-
Notifications
You must be signed in to change notification settings - Fork 30
Home
THIS WIKI IS A WORK IN PROGRESS, SOME THINGS MENTIONED AREN'T YET TRUE OR IMPLEMENTED. PLEASE REFER TO THE README FOR NOW UNTIL THIS WARNING IS REMOVED
Welcome to the WearableIntelligenceSystem (WIS) documentation wiki! Here, we provide an overview of what the system is, what it can do, how it works, how you can contribute, etc. If you're keen to start and just want a quick overview, go ahead and read the Getting Started section below.
This is mainly written for developers and researchers. If you just want to use the WIS as a user, checkout the README, which describes how to get it set up.
If you read through this and can't find an answer to your question, please create an issue.
Checkout the main README for a high level view of what the system is and what it's trying to accomplish.

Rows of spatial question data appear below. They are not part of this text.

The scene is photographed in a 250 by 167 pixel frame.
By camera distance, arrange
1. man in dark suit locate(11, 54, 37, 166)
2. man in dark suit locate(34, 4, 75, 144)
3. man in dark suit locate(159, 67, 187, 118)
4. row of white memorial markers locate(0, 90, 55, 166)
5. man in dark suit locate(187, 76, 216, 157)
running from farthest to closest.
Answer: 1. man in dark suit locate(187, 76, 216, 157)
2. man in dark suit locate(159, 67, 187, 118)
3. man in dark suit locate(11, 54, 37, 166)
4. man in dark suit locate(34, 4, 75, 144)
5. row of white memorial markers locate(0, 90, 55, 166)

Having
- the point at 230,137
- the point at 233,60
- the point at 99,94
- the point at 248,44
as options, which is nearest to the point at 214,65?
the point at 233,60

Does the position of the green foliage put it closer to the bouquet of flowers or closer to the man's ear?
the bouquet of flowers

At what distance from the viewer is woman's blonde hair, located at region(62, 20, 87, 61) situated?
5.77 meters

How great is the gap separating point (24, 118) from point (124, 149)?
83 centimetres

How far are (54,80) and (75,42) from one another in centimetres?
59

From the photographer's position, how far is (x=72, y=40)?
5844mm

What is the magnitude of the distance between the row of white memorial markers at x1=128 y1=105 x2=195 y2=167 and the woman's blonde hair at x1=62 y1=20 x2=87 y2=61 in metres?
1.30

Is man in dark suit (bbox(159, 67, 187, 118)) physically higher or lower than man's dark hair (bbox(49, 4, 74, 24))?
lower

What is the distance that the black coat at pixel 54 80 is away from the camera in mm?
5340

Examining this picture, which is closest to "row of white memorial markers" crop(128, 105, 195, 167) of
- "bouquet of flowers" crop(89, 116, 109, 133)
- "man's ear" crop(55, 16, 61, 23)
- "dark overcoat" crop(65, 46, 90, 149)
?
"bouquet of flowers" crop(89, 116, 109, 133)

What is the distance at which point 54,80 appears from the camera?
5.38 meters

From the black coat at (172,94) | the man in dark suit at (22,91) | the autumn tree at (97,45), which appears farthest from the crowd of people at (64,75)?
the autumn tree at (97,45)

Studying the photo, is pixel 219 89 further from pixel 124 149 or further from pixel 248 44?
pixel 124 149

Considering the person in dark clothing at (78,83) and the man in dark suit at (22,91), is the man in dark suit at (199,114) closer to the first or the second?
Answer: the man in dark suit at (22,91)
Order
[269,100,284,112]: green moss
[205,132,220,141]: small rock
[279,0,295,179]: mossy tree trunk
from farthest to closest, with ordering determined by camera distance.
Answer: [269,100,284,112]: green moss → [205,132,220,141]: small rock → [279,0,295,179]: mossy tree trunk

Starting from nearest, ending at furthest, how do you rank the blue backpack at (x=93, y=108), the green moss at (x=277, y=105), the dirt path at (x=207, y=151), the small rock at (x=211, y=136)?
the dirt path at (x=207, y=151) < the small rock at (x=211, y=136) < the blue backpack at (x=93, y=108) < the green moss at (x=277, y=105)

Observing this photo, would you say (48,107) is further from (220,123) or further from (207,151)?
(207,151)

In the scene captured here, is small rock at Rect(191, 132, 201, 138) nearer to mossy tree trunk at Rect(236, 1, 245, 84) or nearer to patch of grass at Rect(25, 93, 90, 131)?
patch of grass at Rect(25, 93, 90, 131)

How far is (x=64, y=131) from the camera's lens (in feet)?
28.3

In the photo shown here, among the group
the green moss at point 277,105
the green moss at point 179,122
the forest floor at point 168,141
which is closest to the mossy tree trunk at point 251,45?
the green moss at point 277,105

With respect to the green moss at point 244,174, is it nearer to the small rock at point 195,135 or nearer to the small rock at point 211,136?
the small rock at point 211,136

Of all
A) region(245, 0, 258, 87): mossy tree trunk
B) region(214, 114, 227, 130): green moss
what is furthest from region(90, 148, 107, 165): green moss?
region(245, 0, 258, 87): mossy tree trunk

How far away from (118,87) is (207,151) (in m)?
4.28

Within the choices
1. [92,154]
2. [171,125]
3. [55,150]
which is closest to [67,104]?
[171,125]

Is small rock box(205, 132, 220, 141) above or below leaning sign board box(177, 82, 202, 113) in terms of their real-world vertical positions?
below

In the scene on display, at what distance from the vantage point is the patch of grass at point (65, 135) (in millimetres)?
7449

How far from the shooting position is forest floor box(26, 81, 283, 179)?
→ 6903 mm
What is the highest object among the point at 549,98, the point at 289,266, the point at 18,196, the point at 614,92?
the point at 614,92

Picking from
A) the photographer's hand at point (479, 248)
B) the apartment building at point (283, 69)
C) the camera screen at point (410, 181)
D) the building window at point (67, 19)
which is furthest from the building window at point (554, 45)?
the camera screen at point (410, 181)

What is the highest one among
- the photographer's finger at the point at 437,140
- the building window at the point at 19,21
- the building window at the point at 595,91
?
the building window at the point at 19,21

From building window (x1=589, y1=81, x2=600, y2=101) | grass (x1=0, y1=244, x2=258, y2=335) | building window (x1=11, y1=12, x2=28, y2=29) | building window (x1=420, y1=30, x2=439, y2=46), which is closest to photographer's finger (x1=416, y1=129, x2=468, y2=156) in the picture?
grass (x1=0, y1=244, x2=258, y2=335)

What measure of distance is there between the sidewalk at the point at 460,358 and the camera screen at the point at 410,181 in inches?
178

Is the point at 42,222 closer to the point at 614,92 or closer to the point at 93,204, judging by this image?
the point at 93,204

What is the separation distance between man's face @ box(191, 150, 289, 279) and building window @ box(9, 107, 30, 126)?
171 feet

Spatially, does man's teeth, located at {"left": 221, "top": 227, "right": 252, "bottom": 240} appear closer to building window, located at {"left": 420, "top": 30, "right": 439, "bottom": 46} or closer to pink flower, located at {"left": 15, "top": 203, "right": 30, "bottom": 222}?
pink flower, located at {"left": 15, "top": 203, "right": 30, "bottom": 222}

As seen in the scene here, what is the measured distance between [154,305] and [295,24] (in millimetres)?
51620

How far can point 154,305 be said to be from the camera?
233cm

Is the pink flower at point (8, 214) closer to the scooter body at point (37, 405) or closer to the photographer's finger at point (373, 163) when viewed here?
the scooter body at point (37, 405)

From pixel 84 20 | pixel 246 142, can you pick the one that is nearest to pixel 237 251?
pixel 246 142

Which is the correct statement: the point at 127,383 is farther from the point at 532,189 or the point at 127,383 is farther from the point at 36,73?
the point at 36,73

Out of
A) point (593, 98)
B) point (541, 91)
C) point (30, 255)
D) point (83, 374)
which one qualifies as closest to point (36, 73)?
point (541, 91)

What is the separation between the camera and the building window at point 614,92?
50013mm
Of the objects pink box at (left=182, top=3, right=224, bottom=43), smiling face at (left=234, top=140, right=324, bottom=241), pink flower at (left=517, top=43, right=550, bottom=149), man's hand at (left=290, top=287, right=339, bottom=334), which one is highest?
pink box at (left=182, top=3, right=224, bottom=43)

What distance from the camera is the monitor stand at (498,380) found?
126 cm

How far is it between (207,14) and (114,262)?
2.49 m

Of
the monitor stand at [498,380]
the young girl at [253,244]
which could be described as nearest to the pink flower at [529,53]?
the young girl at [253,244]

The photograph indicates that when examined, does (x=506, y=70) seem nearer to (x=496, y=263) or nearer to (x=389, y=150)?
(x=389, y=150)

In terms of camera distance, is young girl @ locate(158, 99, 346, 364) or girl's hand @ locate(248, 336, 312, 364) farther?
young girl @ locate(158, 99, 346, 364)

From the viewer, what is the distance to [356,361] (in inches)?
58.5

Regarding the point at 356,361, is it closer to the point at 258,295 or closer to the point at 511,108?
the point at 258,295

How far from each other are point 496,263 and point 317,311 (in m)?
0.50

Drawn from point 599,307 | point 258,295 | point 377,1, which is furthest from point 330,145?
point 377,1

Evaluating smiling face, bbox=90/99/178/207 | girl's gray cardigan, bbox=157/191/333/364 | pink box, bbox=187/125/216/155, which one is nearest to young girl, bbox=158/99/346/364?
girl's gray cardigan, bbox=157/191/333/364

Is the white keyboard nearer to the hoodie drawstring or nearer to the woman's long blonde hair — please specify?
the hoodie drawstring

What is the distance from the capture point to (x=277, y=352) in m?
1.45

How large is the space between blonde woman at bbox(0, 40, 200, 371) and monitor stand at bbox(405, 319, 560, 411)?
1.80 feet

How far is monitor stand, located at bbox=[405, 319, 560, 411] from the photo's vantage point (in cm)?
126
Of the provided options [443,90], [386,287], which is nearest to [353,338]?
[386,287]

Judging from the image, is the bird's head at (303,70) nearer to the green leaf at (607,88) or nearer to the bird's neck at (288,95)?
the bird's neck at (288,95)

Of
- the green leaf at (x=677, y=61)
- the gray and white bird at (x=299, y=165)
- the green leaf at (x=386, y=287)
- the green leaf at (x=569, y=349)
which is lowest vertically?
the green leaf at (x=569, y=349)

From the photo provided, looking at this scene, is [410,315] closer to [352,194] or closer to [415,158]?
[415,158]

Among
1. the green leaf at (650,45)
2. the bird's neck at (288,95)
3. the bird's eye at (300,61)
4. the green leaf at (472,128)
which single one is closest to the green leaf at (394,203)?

As a user, the Wearable Intelligence System is the homepage for your smart glasses, with tons of built-in smart glasses apps, always available HUD information, and the ability to launch any third party app, all with voice control. It's an answer to the problem that there is good smart glasses hardware being released but no useful apps to use, easy way to control the device, or simple way to develop applications for these glasses. It's also an attempt at an egocentric operation system (OS), an OS which needs to work very differently because of the form factor, interface, and use cases that wearable applications demand.
Ok, if you're here, you've already read the README. You're a developer, industry, start-up, or otherwise super user that doesn't just want the stock system.
If you are planning on making changes to the system, you'll need some basic knowledge of Android and Android Studio. If you've never used Android Studio before, we recommend you go run through this tutorial and then come back.
If you are planning on running your own server, too, you'll need knowledge of Unix/Linux command line, web servers (Apache/Nginx), and Python. None of this is very complex or hard to learn, but you'll need some basic background to build it. If that's an issue, never fear, you can just use the Emex Labs backend, which is already setup and ready to go.
Finally, if you upgrade the system in any way, please consider making a pull request, so everyone else can benefit from that change, too.
These abbreviations will be used everywhere, so read them twice.
WIS - Wearable Intelligence System
ASP - Android Smart Phone
ASG - Android Smart Glasses
GLBOX - GNU/Linux 'Single Board Computer'/Laptop (just a regular old computer server)
You'll need at least two pieces of hardware (consumer electronics) in order to run the system. We have three abbreviations for these devices that we'll use throughout the documentation:
- (REQUIRED) ASP - Android Smart Phone, currently supporting Android 9+
- (REQUIRED) ASG - Android Smart Glasses, currently supporting Android 5.1 (version update coming soon)
- (OPTIONAL) GLBOX - GNU/Linux Box, a linux laptop, single board computer, or cloud server
Please follow the instructions in the README for how to get the system up and running. Note that the consumer facing application uses a server hosted by Emex Labs. If you want to use your own server, you'll need to follow the developer setup and install instructions.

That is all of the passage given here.